Berdasarkan kenaikan per bulan, kenaikan tertinggi NTPI terjadi pada
bulan Juni yaitu sebesar 0,4% dari 99,27 pada bulan Mei menjadi 99,66. Hal ini disebabkan oleh perubahan Ib (0,57%) lebih kecil dari perubahan It (0,97%).
Dilihat dari nilai indeksnya, rata-rata NTPI nasional adalah sebesar
99,66. Hal ini berarti bahwa pada tahun 2015 secara rata-rata Pembudidaya Ikan mengalami defisit dari hasil usahanya dibandingkan dengan pengeluarannya akibat dari kenaikan harga barang konsumsi dan biaya produksinya (Ib) lebih besar dari kenaikan harga produksi (It) terhadap tahun dasar. Rata-rata It adalah sebesar 117,75 artinya harga ikan hasil budidaya mengalami kenaikan sebesar 17,75% dibandingkan dengan harga pada tahun dasar untuk jenis ikan yang sama dan kuantitas yang sama. Sedangkan rata-rata Ib adalah sebesar 118,15 berarti bahwa harga barang/jasa yang dibelanjakan pembudidaya ikan untuk kebutuhan konsumsi rumah tangga dan kebutuhan produksi mengalami kenaikan 18,15% dibandingkan dengan tahun dasar untuk jenis barang/jasa yang sama dan kuantitas yang sama.
Hanya sebanyak 11 provinsi yang memiliki rata-rata NTPI di atas 100,
antara lain: Jawa Tengah (100,22), Sumatera Selatan (101,02), Sulawesi Selatan (102,08), Riau (102,42), Kalimantan Selatan (102,66), Jawa Timur (104,94), DIY (105,29), Sumatera Barat (108,22), Kepulauan Riau (108,44), Maluku (108,81), dan Maluku Utara (109,19).

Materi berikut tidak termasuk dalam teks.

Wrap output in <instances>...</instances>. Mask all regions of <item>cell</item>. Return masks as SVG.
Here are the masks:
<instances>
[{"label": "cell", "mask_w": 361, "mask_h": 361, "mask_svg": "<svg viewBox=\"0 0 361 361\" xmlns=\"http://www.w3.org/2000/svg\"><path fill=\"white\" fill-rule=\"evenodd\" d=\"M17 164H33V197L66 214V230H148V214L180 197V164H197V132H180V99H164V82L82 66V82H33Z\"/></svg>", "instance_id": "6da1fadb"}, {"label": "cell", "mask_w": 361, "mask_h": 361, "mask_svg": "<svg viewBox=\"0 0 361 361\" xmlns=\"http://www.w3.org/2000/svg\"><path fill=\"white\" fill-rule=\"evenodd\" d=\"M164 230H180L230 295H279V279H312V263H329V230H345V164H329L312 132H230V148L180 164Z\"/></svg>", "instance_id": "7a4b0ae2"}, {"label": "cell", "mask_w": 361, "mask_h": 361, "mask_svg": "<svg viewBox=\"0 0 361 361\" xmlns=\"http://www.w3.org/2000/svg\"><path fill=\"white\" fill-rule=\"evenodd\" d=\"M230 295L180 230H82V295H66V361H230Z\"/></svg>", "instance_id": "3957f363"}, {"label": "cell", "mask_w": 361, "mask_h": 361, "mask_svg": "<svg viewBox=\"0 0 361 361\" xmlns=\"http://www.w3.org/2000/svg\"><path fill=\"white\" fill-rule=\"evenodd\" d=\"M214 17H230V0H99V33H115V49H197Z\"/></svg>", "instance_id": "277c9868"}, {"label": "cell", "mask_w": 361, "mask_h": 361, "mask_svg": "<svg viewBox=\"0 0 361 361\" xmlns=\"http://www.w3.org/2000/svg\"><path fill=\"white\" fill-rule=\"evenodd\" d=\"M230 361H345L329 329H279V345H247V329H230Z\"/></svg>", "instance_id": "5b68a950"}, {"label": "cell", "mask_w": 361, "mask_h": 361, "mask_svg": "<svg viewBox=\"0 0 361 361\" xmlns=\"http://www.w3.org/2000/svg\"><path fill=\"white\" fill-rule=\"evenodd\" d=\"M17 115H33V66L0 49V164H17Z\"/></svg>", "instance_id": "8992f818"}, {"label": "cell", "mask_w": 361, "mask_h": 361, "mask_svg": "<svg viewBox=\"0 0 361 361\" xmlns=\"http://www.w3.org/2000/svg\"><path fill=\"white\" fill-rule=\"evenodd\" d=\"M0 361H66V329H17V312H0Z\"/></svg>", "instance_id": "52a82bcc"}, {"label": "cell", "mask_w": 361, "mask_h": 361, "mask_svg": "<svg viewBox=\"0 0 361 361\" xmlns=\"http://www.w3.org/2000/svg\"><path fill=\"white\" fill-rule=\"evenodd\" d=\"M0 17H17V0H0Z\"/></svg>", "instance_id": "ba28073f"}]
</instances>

Sedangkan 22 provinsi lainnya memiliki rata-rata NTPI kurang dari 100. Jika dilihat dari kenaikan rata-ratanya maka provinsi dengan kenaikan NTPI tertinggi adalah Bali sebesar 1,54%, sedangkan provinsi dengan penurunan NTPI terbesar adalah Maluku Utara sebesar 1,58%.